September 2, 2007                                                                                                                                                           Rev. William “Buck” Day

 

It is a good thing to be together as God’s people in community and we will be talking about that today; but right now we are going to turn to our scripture and it is from Matthew, chapter 10 and it is Jesus beginning to send his disciples out.  So would you join with me as we read God’s word this morning?  From Matthew, chapter 10:1-7:

 

Then Jesus summoned his twelve disciples and gave them authority over unclean spirits to cast them out and cure every disease and every sickness.

These are the names of the twelve apostles:  first, Simon (also known as Peter) and his brother Andrew, James son of Zebedee, and his brother John; Phillip and Bartholomew; Thomas and Matthew the tax collector; James son of Alphaeus, and Thaddaeus; Simon the Cananean and Judas Iscariot, the one who betrayed.

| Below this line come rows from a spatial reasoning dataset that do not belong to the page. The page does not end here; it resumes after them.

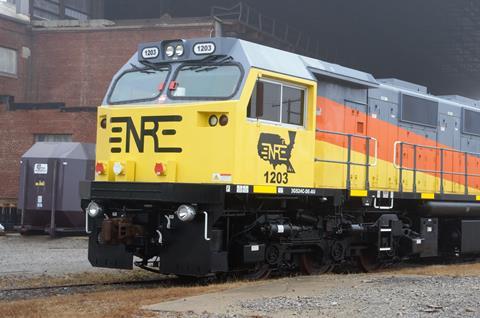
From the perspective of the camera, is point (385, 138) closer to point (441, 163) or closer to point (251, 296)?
point (441, 163)

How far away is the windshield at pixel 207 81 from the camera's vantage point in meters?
10.6

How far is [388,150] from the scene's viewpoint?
46.7ft

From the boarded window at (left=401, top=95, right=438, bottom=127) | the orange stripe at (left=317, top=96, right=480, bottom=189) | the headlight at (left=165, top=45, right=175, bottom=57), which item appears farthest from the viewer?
the boarded window at (left=401, top=95, right=438, bottom=127)

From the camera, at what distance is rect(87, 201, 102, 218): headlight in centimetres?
1115

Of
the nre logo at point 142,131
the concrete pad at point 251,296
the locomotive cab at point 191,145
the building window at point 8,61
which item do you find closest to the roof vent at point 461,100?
the locomotive cab at point 191,145

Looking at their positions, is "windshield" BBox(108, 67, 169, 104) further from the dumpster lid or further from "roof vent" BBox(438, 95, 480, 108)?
the dumpster lid

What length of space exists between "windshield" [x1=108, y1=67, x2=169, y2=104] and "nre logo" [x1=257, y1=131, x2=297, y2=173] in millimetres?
1909

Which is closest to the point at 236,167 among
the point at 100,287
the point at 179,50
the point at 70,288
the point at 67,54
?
the point at 179,50

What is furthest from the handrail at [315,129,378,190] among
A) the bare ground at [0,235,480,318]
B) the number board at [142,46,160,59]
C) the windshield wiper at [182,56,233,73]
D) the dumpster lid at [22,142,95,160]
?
the dumpster lid at [22,142,95,160]

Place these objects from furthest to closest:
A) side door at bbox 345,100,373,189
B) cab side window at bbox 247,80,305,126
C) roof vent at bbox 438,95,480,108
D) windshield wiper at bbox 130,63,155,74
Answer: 1. roof vent at bbox 438,95,480,108
2. side door at bbox 345,100,373,189
3. windshield wiper at bbox 130,63,155,74
4. cab side window at bbox 247,80,305,126

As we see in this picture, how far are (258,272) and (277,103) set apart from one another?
110 inches

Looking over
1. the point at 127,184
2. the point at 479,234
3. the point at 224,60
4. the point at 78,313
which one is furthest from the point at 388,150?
the point at 78,313

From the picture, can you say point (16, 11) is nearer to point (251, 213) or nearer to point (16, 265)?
A: point (16, 265)

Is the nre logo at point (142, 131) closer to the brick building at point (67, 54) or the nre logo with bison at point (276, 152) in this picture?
the nre logo with bison at point (276, 152)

These twelve Jesus sent out with the following instructions:   “Go nowhere among the Gentiles and enter no town of the Samaritans.  But go rather to the lost sheep of the house of Israel.  As you go, proclaim the good news:  ‘The kingdom of heaven is near.’”

 

Would you join me in prayer?

 

Lord we thank you for your word.  It is truly your word, our gift.  So Lord we ask that by your power of the Spirit that lives within us, quicken our hearts and minds to hear what you have to say to us today.  Lord we ask that you would be glorified and that we would be changed as a result of what happens here.  In your name.  Amen.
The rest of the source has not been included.